We see this again in her attitude during Maomao’s lessons. The unwilling instructor ends up teaching sex ed (racy version) to the top consorts after both Lihua and Gyokuyou request it, quite possibly separately, since it looks like Gyokuyou was just itching for an excuse to interact with Maomao while Lihua may have genuinely wanted more lessons in emperor-pleasing. Both of them are keen to learn, while poor little Lishu is simultaneously grossed out and terrified by the information imparted, which works very well for her age and attitude toward the emperor. But Loulan? She refuses to even engage, physically turning away from Maomao and her teaching materials or casually tossing the books aside and leaving her lady-in-waiting to catch them – and she may have intended them to end up on the floor. How Loulan ended up in the inner palace is a question that we ought not to lose sight of, because there is a lot more going on behind the scenes than we are aware of. If anything, I’d say that someone who resents being in the inner palace so much could prove to be dangerous.
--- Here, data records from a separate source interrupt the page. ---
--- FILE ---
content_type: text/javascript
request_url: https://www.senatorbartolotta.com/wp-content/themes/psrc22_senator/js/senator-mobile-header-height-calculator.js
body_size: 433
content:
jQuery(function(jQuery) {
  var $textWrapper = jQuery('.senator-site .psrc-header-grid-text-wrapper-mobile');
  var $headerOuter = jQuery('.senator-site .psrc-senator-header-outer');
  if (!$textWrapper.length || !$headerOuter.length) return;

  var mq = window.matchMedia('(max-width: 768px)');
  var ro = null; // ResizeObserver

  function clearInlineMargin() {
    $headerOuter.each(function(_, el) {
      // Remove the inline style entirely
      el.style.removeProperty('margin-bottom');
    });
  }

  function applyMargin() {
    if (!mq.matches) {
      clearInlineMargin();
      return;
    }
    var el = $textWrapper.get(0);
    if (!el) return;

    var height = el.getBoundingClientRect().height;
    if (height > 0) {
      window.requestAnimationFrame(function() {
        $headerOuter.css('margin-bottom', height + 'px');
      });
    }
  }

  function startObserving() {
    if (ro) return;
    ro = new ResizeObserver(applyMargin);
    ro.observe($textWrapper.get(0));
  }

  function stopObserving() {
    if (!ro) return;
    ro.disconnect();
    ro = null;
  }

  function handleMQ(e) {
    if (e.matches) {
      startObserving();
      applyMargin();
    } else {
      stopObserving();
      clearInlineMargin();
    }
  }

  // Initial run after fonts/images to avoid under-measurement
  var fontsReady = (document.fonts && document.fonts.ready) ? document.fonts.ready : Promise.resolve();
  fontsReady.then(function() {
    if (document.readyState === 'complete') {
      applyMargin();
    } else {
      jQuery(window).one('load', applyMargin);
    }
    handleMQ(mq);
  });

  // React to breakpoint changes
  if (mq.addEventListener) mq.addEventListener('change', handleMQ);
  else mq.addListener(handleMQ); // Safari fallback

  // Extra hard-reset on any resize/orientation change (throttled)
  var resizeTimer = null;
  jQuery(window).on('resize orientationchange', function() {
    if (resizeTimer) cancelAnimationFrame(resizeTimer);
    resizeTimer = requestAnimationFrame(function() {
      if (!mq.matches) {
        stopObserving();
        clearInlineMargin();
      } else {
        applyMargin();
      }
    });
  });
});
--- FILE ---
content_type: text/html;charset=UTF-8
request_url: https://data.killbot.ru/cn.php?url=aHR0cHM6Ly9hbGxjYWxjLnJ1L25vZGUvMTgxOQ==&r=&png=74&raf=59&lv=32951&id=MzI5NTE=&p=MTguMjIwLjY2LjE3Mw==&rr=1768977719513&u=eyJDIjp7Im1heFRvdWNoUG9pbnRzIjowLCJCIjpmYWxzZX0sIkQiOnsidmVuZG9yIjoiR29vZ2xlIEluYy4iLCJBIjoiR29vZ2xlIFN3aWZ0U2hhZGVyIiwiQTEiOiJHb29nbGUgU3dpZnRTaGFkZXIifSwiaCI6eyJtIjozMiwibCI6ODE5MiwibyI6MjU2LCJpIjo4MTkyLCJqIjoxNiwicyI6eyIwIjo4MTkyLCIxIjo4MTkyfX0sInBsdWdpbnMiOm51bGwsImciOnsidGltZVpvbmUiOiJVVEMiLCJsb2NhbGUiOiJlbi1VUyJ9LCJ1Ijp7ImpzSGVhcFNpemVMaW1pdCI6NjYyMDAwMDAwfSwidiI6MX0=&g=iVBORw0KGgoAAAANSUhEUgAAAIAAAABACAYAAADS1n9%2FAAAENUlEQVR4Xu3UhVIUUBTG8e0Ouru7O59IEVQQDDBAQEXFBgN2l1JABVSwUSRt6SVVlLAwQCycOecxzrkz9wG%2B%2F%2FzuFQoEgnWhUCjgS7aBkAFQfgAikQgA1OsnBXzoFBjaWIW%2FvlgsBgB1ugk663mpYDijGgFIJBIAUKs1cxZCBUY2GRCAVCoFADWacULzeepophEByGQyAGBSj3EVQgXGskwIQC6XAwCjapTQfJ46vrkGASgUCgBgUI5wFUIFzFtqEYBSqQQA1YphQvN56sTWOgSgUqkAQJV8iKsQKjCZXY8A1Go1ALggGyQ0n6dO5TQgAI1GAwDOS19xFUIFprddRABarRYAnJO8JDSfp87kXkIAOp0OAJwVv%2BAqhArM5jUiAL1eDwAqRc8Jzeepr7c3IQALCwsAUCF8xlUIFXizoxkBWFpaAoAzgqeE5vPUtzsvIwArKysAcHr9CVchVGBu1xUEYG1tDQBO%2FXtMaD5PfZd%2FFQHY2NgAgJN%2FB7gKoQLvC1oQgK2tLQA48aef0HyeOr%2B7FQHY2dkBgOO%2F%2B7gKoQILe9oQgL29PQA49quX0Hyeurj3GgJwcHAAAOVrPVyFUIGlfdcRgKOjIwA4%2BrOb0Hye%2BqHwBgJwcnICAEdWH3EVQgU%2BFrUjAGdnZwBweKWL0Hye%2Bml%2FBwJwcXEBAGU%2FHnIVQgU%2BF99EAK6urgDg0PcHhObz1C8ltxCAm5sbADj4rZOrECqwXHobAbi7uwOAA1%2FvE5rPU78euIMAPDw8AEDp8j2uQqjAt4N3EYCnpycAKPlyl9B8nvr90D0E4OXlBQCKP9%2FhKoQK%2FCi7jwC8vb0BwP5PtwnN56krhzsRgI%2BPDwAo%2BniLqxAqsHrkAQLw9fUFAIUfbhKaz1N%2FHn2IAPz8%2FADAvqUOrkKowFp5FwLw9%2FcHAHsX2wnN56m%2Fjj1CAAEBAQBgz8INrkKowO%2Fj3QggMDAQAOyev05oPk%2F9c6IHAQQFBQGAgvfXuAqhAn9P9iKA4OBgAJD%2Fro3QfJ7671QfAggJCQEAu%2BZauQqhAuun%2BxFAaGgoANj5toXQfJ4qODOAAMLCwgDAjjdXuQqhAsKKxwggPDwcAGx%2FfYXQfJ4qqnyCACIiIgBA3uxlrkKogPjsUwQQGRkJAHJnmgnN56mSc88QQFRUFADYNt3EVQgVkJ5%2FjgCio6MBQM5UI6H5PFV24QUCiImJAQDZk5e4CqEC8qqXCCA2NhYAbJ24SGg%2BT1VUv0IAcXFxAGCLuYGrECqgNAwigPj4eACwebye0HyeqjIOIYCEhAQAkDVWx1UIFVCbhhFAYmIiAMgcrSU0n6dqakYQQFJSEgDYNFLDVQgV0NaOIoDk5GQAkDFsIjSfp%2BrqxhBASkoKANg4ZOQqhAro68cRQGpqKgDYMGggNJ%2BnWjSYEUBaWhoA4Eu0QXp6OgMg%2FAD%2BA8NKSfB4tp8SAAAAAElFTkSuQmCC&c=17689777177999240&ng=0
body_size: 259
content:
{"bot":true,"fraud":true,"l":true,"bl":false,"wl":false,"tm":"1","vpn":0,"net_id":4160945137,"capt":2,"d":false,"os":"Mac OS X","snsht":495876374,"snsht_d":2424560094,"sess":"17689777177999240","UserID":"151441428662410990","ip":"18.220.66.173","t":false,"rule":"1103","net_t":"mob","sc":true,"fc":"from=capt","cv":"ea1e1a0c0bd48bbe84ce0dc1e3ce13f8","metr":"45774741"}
But then, a lot of things are, in both inner and outer courts. Maomao handily solves the Case of the Exploding Storehouse by letting Lihaku know that “flour dust + flame source = boom,” but as she notes later, the pipe that she assumes ignited the stores is much too fancy to have belonged to a low-level guard. Also blowing up a food supply warehouse sounds like a targeted attack; it’s perhaps not as immediately bad as burning down a building filled with people, but food security is a major issue in general, and decreasing the imperial food supply could only have terrible repercussions for the general population. Is this tied to Loulan’s entry into the inner palace? It’s too early to say, but with the care taken to show us how blasé she is about being there, I don’t think it’s entirely out of the question that the two things are related.
We also have the issue of the man with the monocle, who this week we learn is named Lakan. We see him crouched down at the site of a fire at the start of the episode, and that begs the question of whether it’s the same one Maomao and Lihaku were investigating or if it’s a different one somewhere else in the imperial compound. It’s also hard to tell if he’s also investigating or doing something else, so that’s again something to keep an eye on going forward.
Just…maybe not the kind of eye Jinshi gives Gaoshun when he drapes a cape over Maomao’s shoulders. That kind of eye could ignite fires all on its own.